Mercedes Thomas-Foster and her family were just heading to a bus stop when they started hearing gunshots at Lyndale and Broadway avenues.
Thomas-Foster was with her seven-month-old baby with her husband a bit behind them with their two and three-year-old boys. She was about to run to him but suddenly she says there was divine intervention.
"When God told me to stop and drop that’s what I did because had I went anywhere I would have gotten hit," said Thomas-Foster.
With her baby tucked underneath, she waited for the shots to stop.
"I laid on the ground, I put my body over my seven-month-old daughter and I looked across the parking lot at my husband trying to figure out what to do with our two sons because they’re in a stroller," she recalled.
But finally, she heard silence.
"I took a look around and there were bullet shells surrounding me and my daughter," she said.
Thomas-Foster says the shooter wasn't aiming at anything or anyone. He was shooting just to shoot, spending 20 to 30 rounds.
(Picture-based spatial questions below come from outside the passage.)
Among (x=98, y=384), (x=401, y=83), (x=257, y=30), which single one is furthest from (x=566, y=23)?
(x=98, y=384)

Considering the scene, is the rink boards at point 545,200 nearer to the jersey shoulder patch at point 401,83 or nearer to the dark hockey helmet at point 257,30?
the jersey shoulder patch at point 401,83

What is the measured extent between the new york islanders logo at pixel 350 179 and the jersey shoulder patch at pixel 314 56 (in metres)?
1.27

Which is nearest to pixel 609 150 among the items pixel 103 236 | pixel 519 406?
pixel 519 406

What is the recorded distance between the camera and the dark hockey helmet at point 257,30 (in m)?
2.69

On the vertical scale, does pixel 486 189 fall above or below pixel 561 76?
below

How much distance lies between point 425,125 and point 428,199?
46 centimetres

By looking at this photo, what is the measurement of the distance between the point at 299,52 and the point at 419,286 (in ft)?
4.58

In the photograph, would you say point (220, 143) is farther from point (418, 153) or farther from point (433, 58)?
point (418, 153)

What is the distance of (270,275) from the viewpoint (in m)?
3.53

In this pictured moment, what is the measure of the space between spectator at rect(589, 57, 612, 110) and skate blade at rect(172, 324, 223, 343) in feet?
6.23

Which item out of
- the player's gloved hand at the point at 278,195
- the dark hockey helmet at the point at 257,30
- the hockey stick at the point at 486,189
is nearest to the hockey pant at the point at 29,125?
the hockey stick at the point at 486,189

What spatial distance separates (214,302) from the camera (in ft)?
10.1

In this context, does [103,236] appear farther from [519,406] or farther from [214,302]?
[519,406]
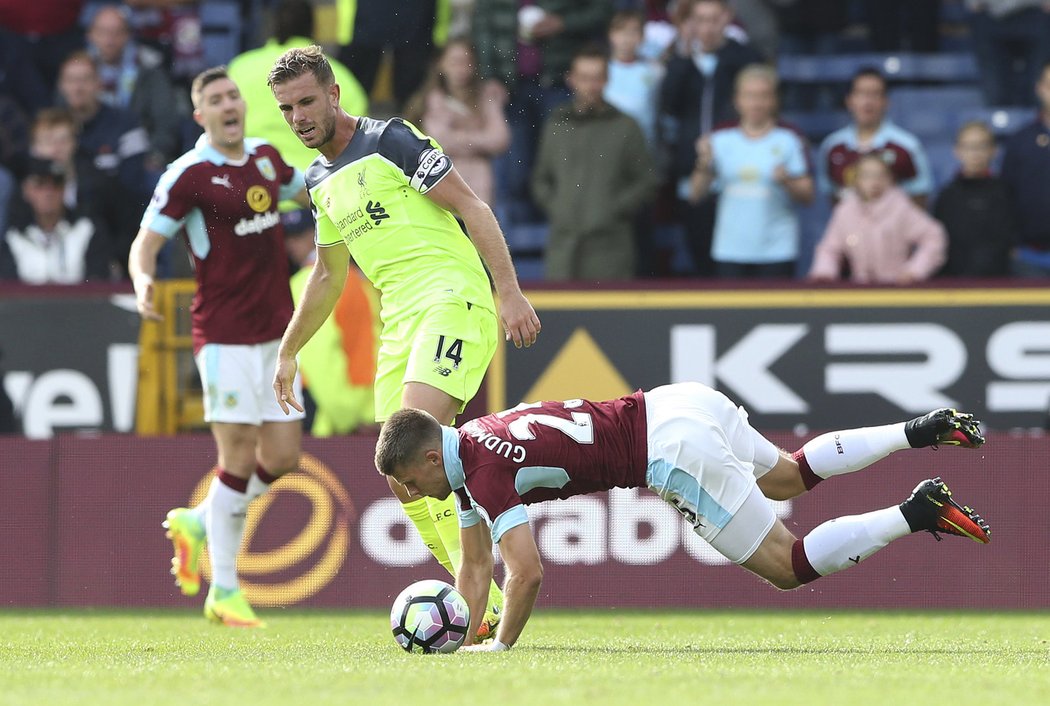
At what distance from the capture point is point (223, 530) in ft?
31.6

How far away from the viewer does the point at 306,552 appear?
430 inches

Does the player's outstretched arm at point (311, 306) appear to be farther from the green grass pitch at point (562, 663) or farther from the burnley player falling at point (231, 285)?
the burnley player falling at point (231, 285)

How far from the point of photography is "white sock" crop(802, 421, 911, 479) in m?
7.82

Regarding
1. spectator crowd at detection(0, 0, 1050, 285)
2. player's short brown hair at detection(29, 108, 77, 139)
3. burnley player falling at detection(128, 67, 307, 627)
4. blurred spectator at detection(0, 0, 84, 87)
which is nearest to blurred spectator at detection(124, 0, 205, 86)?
spectator crowd at detection(0, 0, 1050, 285)

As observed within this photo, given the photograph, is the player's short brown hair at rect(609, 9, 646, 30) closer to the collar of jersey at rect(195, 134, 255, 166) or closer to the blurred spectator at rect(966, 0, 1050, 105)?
the blurred spectator at rect(966, 0, 1050, 105)

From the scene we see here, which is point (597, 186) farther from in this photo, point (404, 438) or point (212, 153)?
point (404, 438)

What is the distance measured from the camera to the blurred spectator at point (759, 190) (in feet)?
41.2

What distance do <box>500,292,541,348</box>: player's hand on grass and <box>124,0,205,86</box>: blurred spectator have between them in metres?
7.92

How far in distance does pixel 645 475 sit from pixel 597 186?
558 cm

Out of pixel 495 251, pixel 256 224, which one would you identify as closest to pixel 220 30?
pixel 256 224

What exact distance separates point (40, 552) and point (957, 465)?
5.50m

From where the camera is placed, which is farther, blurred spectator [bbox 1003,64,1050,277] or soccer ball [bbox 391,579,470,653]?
blurred spectator [bbox 1003,64,1050,277]

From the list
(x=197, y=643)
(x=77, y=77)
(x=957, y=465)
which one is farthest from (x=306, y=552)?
(x=77, y=77)

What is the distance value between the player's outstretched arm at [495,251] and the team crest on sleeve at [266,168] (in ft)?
6.67
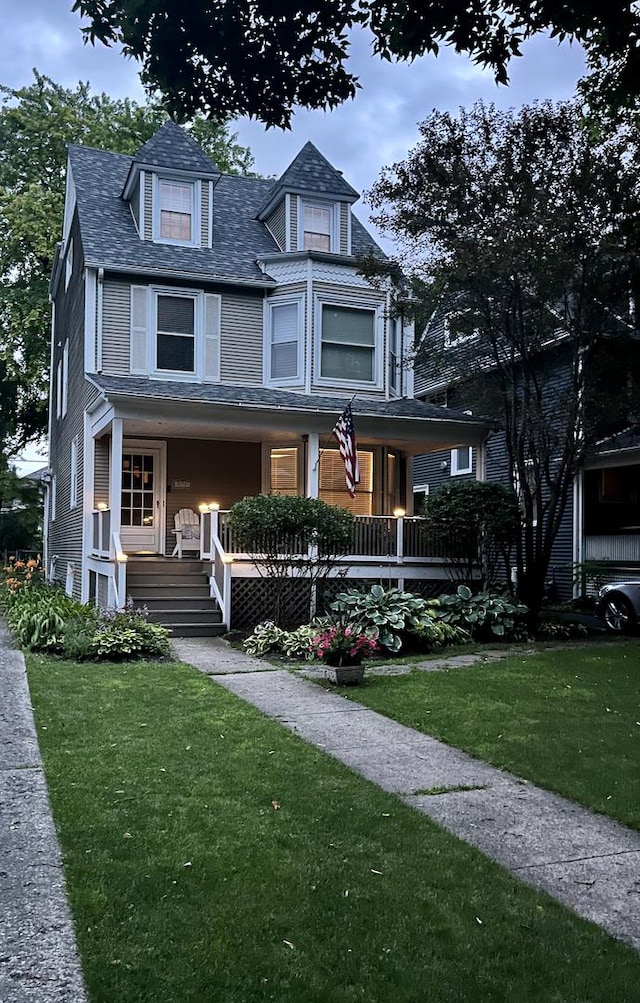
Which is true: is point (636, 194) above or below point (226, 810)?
above

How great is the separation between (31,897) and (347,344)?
14.0 m

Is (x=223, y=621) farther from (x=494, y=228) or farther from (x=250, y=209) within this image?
(x=250, y=209)

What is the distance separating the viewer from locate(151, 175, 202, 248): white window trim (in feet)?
55.8

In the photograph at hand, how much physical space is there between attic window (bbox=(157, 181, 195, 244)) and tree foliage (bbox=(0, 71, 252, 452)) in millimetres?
9710

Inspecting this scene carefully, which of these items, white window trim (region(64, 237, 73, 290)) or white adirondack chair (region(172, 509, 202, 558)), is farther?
white window trim (region(64, 237, 73, 290))

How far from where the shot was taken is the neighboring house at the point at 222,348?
15.8 metres

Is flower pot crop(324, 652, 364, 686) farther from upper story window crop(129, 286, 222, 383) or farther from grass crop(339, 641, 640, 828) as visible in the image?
upper story window crop(129, 286, 222, 383)

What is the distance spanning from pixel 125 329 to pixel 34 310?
11.5 metres

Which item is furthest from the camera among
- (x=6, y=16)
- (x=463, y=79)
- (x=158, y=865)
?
(x=463, y=79)

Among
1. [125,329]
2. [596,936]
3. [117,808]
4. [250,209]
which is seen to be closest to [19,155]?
[250,209]

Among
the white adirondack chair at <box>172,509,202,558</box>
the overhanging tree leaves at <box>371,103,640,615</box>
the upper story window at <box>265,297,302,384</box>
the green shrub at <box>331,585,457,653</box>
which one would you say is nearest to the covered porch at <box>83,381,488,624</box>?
the white adirondack chair at <box>172,509,202,558</box>

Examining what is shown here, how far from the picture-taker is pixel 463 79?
17.3 feet

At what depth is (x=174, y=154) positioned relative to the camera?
Result: 17188 millimetres

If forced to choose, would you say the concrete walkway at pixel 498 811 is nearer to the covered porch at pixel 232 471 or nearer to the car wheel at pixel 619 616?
the covered porch at pixel 232 471
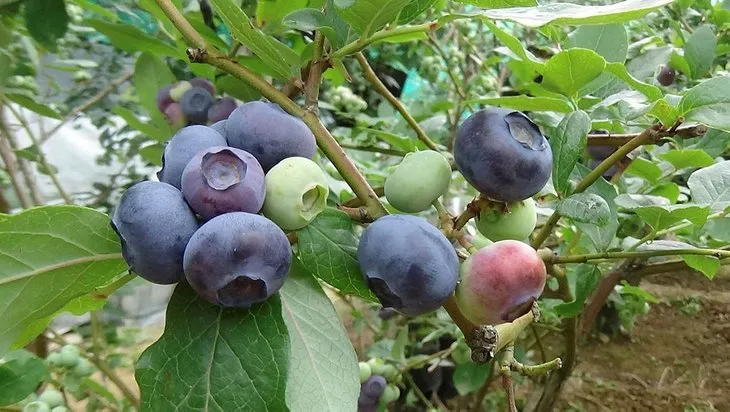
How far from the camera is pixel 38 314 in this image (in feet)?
1.43

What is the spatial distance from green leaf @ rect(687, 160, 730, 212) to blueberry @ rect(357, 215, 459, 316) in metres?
0.31

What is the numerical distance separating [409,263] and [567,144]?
19cm

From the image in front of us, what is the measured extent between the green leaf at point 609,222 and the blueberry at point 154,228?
0.36 metres

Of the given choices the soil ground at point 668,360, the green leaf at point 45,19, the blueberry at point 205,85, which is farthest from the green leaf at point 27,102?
the soil ground at point 668,360

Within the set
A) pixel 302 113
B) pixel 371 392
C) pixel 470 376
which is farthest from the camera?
pixel 470 376

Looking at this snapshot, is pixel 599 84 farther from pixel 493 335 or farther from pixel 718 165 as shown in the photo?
pixel 493 335

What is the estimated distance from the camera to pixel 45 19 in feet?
2.96

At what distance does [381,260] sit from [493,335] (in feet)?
0.29

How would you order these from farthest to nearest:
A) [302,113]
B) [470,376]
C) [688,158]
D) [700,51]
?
[470,376] → [700,51] → [688,158] → [302,113]

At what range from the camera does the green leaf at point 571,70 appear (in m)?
0.49

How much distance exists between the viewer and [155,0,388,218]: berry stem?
450 millimetres

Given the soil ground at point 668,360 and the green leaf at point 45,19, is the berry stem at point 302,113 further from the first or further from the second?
the soil ground at point 668,360

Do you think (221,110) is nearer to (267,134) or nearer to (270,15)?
(270,15)

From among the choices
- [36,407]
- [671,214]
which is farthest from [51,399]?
[671,214]
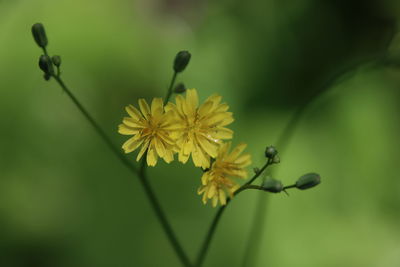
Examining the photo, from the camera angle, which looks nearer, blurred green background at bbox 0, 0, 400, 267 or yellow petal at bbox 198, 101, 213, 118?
yellow petal at bbox 198, 101, 213, 118

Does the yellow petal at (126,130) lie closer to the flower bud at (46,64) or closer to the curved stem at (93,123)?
the curved stem at (93,123)

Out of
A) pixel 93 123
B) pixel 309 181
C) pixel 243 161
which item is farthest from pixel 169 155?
pixel 309 181

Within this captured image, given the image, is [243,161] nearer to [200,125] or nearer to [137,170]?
[200,125]

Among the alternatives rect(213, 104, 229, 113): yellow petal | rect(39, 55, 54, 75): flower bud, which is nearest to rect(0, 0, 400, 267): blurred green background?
rect(213, 104, 229, 113): yellow petal

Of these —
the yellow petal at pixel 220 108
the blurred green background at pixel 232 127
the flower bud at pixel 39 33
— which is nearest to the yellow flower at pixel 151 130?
the yellow petal at pixel 220 108

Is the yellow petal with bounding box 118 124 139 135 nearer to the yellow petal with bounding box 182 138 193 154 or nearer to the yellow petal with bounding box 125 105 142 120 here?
the yellow petal with bounding box 125 105 142 120

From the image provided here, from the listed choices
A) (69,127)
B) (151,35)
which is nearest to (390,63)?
(151,35)

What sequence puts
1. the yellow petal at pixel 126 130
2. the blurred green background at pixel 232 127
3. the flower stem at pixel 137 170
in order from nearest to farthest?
the yellow petal at pixel 126 130 < the flower stem at pixel 137 170 < the blurred green background at pixel 232 127

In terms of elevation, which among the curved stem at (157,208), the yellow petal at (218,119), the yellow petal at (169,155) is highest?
the yellow petal at (218,119)
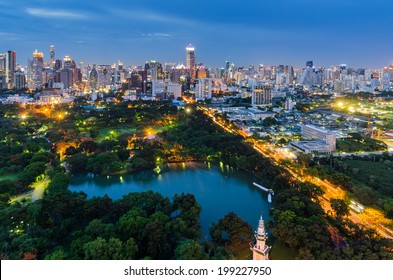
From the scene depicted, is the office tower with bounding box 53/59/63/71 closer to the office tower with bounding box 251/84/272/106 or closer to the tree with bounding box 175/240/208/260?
the office tower with bounding box 251/84/272/106

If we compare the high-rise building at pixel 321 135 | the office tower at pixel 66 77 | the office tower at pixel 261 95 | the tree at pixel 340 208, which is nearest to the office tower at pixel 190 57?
the office tower at pixel 66 77

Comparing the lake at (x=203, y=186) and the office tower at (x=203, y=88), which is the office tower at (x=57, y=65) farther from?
the lake at (x=203, y=186)

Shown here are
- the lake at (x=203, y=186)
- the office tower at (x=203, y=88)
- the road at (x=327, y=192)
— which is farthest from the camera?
the office tower at (x=203, y=88)

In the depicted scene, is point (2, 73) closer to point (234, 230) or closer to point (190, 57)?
point (190, 57)

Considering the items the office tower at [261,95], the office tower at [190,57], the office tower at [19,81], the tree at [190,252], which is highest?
the office tower at [190,57]

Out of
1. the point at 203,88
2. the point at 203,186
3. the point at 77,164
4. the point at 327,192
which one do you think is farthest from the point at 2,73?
the point at 327,192

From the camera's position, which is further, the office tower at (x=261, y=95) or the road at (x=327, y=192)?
the office tower at (x=261, y=95)

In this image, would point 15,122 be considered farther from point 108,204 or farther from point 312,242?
point 312,242
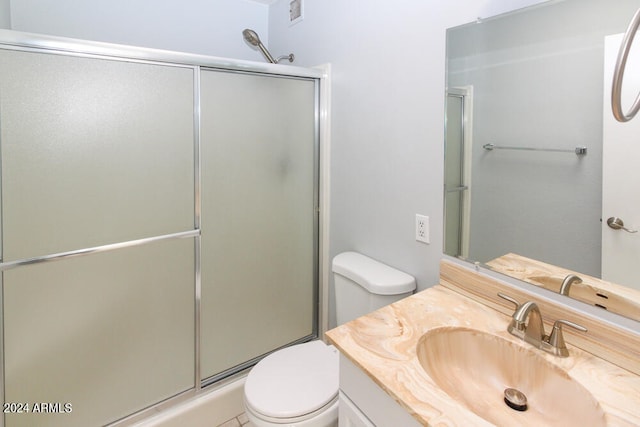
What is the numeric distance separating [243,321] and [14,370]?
0.90m

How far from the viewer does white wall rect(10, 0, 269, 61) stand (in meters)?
1.68

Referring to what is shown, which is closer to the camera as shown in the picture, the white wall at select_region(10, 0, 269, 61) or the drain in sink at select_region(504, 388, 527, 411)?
the drain in sink at select_region(504, 388, 527, 411)

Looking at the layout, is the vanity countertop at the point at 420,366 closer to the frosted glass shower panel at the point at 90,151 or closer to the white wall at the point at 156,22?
the frosted glass shower panel at the point at 90,151

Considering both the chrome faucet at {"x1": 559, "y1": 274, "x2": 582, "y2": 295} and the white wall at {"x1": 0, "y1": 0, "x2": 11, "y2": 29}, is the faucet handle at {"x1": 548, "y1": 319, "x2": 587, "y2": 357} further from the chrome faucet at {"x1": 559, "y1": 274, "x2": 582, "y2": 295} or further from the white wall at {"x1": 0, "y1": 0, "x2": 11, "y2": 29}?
the white wall at {"x1": 0, "y1": 0, "x2": 11, "y2": 29}

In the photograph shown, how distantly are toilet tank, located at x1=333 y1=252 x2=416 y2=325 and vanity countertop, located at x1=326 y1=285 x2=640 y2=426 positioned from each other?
19cm

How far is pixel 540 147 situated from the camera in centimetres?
101

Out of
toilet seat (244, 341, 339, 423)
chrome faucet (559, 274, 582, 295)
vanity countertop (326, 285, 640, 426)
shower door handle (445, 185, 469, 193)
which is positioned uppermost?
shower door handle (445, 185, 469, 193)

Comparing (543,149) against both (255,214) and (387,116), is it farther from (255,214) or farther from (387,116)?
(255,214)

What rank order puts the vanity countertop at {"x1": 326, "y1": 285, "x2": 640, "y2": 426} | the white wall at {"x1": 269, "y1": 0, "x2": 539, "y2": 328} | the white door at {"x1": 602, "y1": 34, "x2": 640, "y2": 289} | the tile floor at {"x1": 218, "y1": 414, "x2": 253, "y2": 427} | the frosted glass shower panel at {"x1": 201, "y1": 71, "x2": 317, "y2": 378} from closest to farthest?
the vanity countertop at {"x1": 326, "y1": 285, "x2": 640, "y2": 426} → the white door at {"x1": 602, "y1": 34, "x2": 640, "y2": 289} → the white wall at {"x1": 269, "y1": 0, "x2": 539, "y2": 328} → the frosted glass shower panel at {"x1": 201, "y1": 71, "x2": 317, "y2": 378} → the tile floor at {"x1": 218, "y1": 414, "x2": 253, "y2": 427}

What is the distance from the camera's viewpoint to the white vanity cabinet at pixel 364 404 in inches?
31.2

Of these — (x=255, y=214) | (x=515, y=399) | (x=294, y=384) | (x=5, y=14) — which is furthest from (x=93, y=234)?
(x=515, y=399)

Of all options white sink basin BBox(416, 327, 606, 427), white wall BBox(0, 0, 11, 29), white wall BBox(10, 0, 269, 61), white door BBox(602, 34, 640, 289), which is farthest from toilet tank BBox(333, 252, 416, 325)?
white wall BBox(0, 0, 11, 29)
Thomas-Foster says she was traumatized but even more so she was furious.
"We like to scream Black lives matter but who do Black lives matter to?" asked Thomas-Foster. "And when will Black lives matter to Black lives?"
Some might be terrified to speak out to take on the shooters but not Thomas-Foster.
"They already coming after us," she said. "When you shoot a bullet and you have no aim and you’re not aiming at anybody? You already coming after me."
"When you noticed that that was a family of five and we were no threat, they already coming after us," she added. "What am I scared of? These wannabe thugs, these wannabe gangsters these wannabe OGs? Gang bangers? Who am I scared of."
"How about this: be mature enough and have a conversation. No, I’m not scared, want to know why? Because instead of shooting a gun or fighting, I know how to talk. I know how to have a civilized conversation, you understand, even when I’m hurting."